Es sei ein spannender Prozess gewesen, ihre verschiedenen Ideen und Blickwinkel auf das Wesentliche zu reduzieren, spinnt Schwarzenbach den Faden weiter. «Die Essenz herauszuarbeiten.» Während die einen eher mit dem emotionalen Ausdruck der Arbeiten spielen, stehen für Optiker Schneider die physikalischen Aspekte im Zentrum. «Der Raum lässt alle Interpretationen zu, die Besucher werden eingeladen, ihre eigene zu finden», sagt Gredig. In der A usstellung schwingt auch die gegenwärtige Situation in der Welt mit. Das ist durchaus im Sinn der Macher, auch wenn sie schlussendlich von der Aktualität noch überholt wurden. «Dass die Vernissage exakt auf den Tag fiel, als im Nahen Osten ein neuer Krieg ausbrach, gibt mir Gänsehaut», sagt Gredig vor der Ecke mit Fotografien und Zitaten von Kirchner. «Die Kunst ist hier unmittelbar am Puls der Zeit.»

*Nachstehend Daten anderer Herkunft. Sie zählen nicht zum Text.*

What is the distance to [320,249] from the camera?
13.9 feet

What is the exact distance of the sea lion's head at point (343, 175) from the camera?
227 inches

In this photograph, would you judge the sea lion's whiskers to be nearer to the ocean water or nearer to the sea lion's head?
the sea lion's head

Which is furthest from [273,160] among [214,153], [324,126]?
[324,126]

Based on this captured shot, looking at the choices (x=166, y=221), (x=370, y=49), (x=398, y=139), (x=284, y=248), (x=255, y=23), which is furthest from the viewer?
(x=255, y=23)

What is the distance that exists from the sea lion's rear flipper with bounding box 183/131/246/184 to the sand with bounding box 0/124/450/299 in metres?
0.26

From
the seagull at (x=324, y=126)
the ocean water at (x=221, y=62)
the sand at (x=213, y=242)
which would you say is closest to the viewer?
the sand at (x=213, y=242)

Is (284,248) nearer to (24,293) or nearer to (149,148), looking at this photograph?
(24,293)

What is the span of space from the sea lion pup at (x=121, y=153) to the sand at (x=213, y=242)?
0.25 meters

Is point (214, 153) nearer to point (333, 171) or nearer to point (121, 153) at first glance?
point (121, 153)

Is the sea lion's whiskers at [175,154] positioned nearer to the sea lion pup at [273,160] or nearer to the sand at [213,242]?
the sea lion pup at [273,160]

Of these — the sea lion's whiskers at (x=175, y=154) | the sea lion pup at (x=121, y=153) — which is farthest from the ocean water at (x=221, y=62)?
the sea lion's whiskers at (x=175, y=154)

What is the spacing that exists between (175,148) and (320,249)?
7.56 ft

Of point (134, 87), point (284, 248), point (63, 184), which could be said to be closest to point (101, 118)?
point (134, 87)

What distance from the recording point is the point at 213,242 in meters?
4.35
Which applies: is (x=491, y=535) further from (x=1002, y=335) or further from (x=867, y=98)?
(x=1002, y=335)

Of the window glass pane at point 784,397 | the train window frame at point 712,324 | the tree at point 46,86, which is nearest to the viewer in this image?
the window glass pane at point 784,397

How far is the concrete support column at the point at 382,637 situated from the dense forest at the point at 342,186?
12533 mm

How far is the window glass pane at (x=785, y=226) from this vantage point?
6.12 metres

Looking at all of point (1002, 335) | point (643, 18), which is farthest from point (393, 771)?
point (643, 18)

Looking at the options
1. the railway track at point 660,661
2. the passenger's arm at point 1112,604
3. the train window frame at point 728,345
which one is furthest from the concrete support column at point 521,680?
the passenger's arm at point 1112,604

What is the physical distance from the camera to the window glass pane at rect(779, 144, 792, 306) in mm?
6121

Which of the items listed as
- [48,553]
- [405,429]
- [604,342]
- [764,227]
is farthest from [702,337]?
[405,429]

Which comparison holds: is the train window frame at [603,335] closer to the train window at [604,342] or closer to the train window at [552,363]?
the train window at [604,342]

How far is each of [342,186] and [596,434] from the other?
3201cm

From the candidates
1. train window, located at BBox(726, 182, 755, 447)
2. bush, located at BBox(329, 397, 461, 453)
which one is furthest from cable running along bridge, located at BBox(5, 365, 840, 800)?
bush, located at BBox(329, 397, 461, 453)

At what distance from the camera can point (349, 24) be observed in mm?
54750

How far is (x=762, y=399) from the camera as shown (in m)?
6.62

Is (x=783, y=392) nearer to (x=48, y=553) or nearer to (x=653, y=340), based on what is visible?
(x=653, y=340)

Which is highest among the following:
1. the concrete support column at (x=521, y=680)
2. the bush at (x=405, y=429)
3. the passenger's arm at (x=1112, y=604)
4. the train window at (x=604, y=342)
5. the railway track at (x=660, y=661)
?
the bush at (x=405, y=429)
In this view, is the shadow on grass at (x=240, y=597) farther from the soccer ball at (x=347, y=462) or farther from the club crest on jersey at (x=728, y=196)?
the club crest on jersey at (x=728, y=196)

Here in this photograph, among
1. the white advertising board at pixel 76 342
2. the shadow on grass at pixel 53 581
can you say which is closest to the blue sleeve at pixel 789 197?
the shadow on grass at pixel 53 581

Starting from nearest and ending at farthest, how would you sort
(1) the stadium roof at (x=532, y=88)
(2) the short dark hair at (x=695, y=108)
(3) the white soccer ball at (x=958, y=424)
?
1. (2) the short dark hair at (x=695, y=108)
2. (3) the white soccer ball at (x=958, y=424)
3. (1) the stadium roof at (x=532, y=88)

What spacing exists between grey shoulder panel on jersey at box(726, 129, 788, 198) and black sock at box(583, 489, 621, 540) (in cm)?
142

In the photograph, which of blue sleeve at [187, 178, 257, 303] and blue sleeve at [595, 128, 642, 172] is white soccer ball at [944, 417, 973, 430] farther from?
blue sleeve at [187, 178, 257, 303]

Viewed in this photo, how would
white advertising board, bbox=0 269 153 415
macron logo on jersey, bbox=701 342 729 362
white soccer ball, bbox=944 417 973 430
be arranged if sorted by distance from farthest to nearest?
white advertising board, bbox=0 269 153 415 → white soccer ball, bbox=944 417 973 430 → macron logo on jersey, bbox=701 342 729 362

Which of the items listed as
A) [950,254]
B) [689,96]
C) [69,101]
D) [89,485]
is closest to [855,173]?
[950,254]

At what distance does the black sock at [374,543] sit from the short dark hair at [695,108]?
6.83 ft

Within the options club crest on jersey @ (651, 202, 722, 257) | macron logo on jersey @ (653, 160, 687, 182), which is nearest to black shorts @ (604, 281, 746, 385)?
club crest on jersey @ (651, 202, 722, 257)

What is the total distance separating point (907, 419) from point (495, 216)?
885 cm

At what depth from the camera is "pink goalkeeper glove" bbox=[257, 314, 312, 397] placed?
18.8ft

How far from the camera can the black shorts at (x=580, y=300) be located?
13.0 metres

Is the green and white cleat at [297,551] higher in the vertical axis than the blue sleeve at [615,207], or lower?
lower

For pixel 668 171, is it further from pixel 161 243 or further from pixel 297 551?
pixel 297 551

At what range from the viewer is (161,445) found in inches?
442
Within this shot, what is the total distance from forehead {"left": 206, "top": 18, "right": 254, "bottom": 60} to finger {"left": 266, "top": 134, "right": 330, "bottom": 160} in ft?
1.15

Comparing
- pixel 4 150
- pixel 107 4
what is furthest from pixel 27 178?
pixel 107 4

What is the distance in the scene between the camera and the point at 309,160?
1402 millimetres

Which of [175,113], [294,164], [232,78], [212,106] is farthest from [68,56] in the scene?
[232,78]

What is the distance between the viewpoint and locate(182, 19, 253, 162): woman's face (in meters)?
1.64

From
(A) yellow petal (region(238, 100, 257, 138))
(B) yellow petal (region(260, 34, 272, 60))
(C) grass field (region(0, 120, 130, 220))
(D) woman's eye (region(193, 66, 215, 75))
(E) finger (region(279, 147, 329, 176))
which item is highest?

Für Heldstab war es wichtig, auch Kirchners bildhauerische Arbeit in die Ausstellung zu integrieren. «Hier sehen wir eine glückliche Erna (Kirchners Lebens­gefährtin, Anm. d. Red.), während sie auf den Bildern eher traurig dargestellt ist», sagt sie über zwei Skulpturen in der Ecke. Überhaupt, Erna. «Obwohl sie so wichtig und präsent in Kirchners Leben und Werk ist, wissen wir von ihr eigentlich nur sehr wenig.» Ihrer Person am nächsten komme man in Kirchners Briefen. «Für mich war es sehr emotional, diese Zeilen zu lesen», sagt denn auch Schwarzenbach. «Es hat etwas Voyeuristisches.» Am Sonntag, 22. Oktober, um 11 Uhr, lädt das Quartett ein, an diesem Erlebnis teilzuhaben.